A Night at the Opera, p. 294

It was going well until halfway through the Chorus of the Hebrew Slaves in the opera’s third act when, to my absolute horror, Colin started to wail and scream beside me. “Colin, what is the matter?” I asked.

“I wish Kent was here,” he wailed.

“Honestly, I don’t think Kent would enjoy it, but I am here.”

But he continued to wail, “No, no, I want Kent!”

By this time, more and more of the audience were turning their heads in our direction. Seeing the rug over Colin’s knees, I grabbed it and threw it over his head, hoping it would shut him up. To my amazement, he didn’t tear it off and, with his wails now considerably muffled, the audience turned their attention back to the stage. Shrinking into my seat, I hoped the saga was over, but the worst embarrassment was yet to come. When the chorus finally ended, the conductor turned to the audience and announced, “Under the circumstances, I think we will have to have that again.” I was utterly mortified as the chorus began again.

Stay tuned, dear blog readers.

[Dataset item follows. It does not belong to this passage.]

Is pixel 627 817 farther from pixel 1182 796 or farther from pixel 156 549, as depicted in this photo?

Stay tuned.

Celia in THE PARASITES

Spoiler — because p. 309:

Celia piled more logs on to the fire, and threw the letter from the publisher into the blaze.

Self’s heart gave a lurch, but who is she to judge?

Stay tuned.

The Famous (or Infamous) Daphne du Maurier Jump Cut

If Daphne du Maurier were alive today, she would be an indie filmmaker. Her stories, her eye, her ear — perfect for cinema.

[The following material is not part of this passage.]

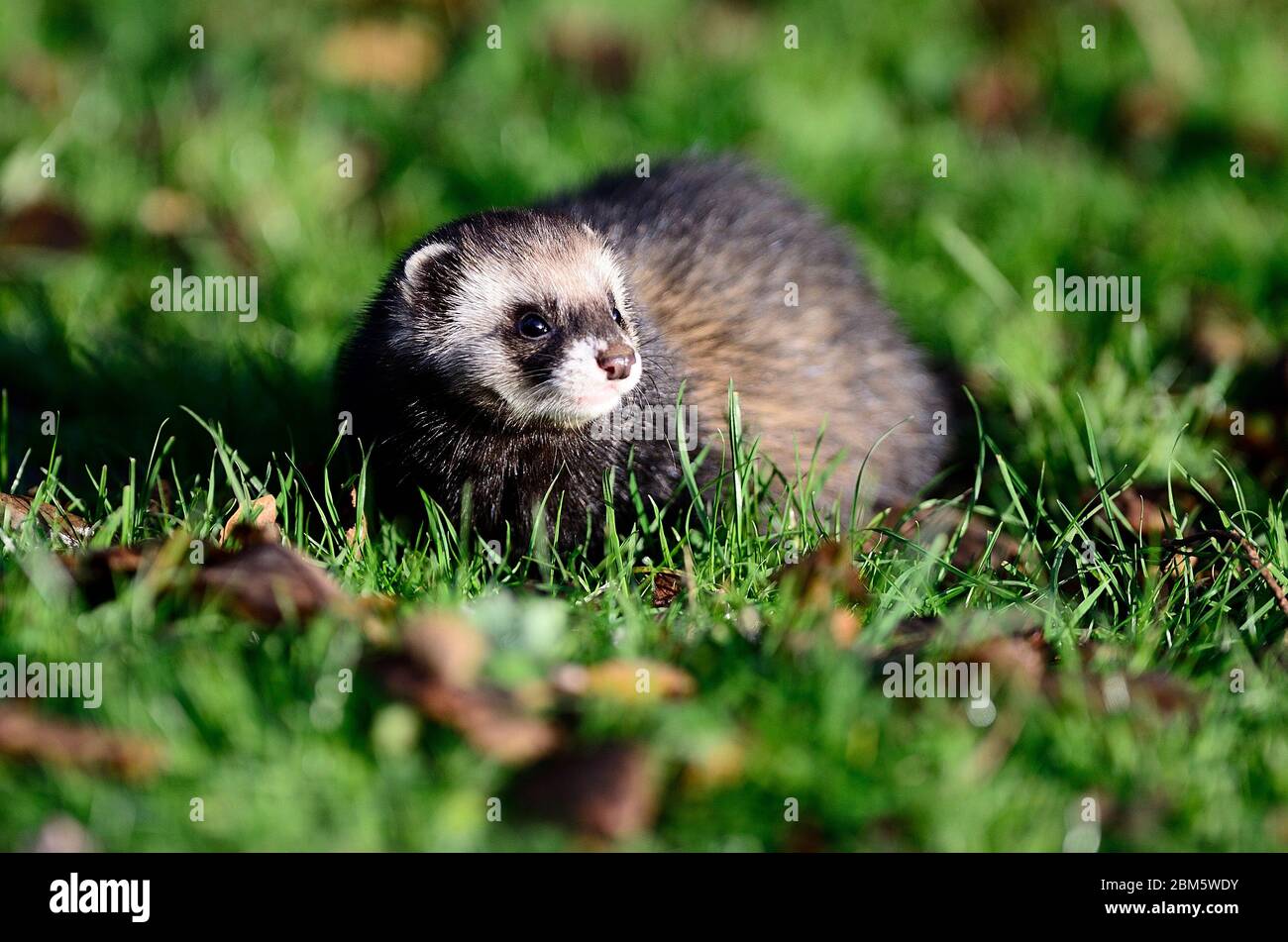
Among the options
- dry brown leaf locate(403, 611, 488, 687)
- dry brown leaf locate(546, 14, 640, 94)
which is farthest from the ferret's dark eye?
dry brown leaf locate(546, 14, 640, 94)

As is this novel self has been reading for almost a month: The Parasites.

She generally dislikes du Maurier endings, but loves her books for the absolute authority of her voice, and for her painterly eye.

If she were to cast the film adaptation, hmmm. Who would be Niall? Someone dark-haired, tall and slender.

Who would she cast as Maria? Someone blonde, tall, and slender, and also pretty.

Who would she cast as Celia? Someone not-blonde, not-tall, slightly overweight, and not-pretty,

These three siblings have self shaking her head; she sees a little of herself in all of them.

The first jump cut in The Parasites was after Lord Charles walks in on Maria disrobed in front of her (step)brother Niall. Suddenly, here we are a year later, and Maria has an infant named Caroline.

The next jump cut has just happened: Last we saw them, the sibs were in their mid-20s. Now they’re in their mid-30s. But self is so happy to see them all alive and together, no matter their age.

Niall is reminiscing about Freada (is she still around? Probably not, she was quite a bit older):

  • This was one of the many things he had learnt from Freada. ‘Carry what you can upon your back,’ she used to say. ‘It all saves time and temper. Have no real possessions. Stake no claim. This is our home, for three, for two nights only. This studio, this lodging-house, this unfamiliar room in a hotel’ . . .  Once they went a bust and took a suite in a palatial kind of palace in Auvergne . . . She got up at eight in the morning and went off to drink the waters or have the waters poured upon her, Niall never really knew which; but he used to lie in bed until she returned in the middle of the day, and he read every one of the works of Maupassant, the book in one hand and a bar of chocolate in the other.

The way Niall’s getting all nostalgic makes self worry that Freada is dead.